ChromeOS work at Google
Nick Crews / August 03, 2021
7 min read • NaN views
When I joined the ChromeOS team at Google, we were right at the start of a push to bring two new ChromeBook devices to market. A year later, we released two versions of the Dell Latitude 7410, the first ChromeBooks made by Dell, with the intention of disrupting the enterprise market. ChromeBooks have always been big in education, but Google thought that the same things that made them desirable there (cloud-first, secure, low IT requirements) would also make them popular for businesses to use as their fleet.
I was in charge of the Embedded Controller (EC) and associated firmware on these new devices. The EC is a small, low power chip on the device that is responsible for keyboard control, power sequencing, battery state, boot verification, thermal control, and related low-level functionality. This is in comparison to the main CPU, which does most of the processing during normal use.
The EC on most ChromeBooks is an open-source design, with open-source code running on it. On these new devices (codenamed "Wilco") however, we were using Dell's closed-source EC. Therefore there was a lot of new work in integrating this new EC with the rest of the ChromeOS ecosystem. I was the lead on this, talking to Dell, determining the EC communication specification, and writing Linux Kernel drivers so that the OS running on the main CPU could talk to the EC.
Since most of ChromeOS is open source, you can view many of my code contributions on the Chromium code review website. If you want some more specifics on what I worked on, read on.

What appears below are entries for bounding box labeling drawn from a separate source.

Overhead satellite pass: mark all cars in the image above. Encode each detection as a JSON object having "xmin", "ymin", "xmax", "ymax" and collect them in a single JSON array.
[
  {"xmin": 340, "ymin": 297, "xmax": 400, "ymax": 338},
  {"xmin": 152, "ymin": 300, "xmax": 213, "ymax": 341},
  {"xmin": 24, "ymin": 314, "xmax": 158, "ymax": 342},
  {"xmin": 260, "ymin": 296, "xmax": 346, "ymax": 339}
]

This work earned me the evaluation of "Strongly Exceeds Expectations" on my latest bi-annual performance review.
Wrote Linux Kernel Drivers
I implemented the vast majority of the new Linux Kernel drivers needed to support the Wilco EC. These were written in C, like the rest of the Linux Kernel. I submitted these patches to the upstream linux kernel, so they are now part of the mainline Linux kernel. You can view the downstream versions of these patches on the Chromium code review website.
These ~50 commits touched a variety of the kernel subsystems. I traveled to the 2019 Linux Plumbers' Conference in Lisbon, Portugal to meet with other Linux Kernel developers to meet in person and solve some of the problems we'd been hashing out over email.
The drivers I wrote support:
- An EC-internal RTC (real time clock)
- Charging and power policies:
- Peak Shift Charge Scheduling
- Advanced Charging Charge Scheduling
- Primary Charge Mode policy
- Keyboard backlight control.
- Requesting telemetry information from the EC.
- Emitting events on HW changes (e.g. battery removal).
- USB PowerShare, so the device can charge phones etc even when off.
- Boot-On-AC policy, so the device boots up when power is plugged in.
- A debug interface for sending arbitrary commands to the EC.
- A debug interface for querying the state of a GPIO coming out of the H1 security chip.
I was the lead author on all of these commits as well as the architect for how all of the parts fit together. Some of the problems that I had to solve included:
- Reverse engineering the behavior of the closed-source EC
- Interpreting and experimenting to understand and sometimes correct the interface spec
- Communicating with the often less-than-helpful Dell team
- Learning about the kernel from near-0 knowledge
- Dealing with the sometimes hostile responses on the LKML
- Integrating the systems with the existing ChromeOS infrastructure such as the keyboard backlight and the userspace RTC system.
- Designing userspace APIs that would work to solve the problem elegantly but still be accepted upstream. The vast majority of the code is upstream, which makes it much more maintainable.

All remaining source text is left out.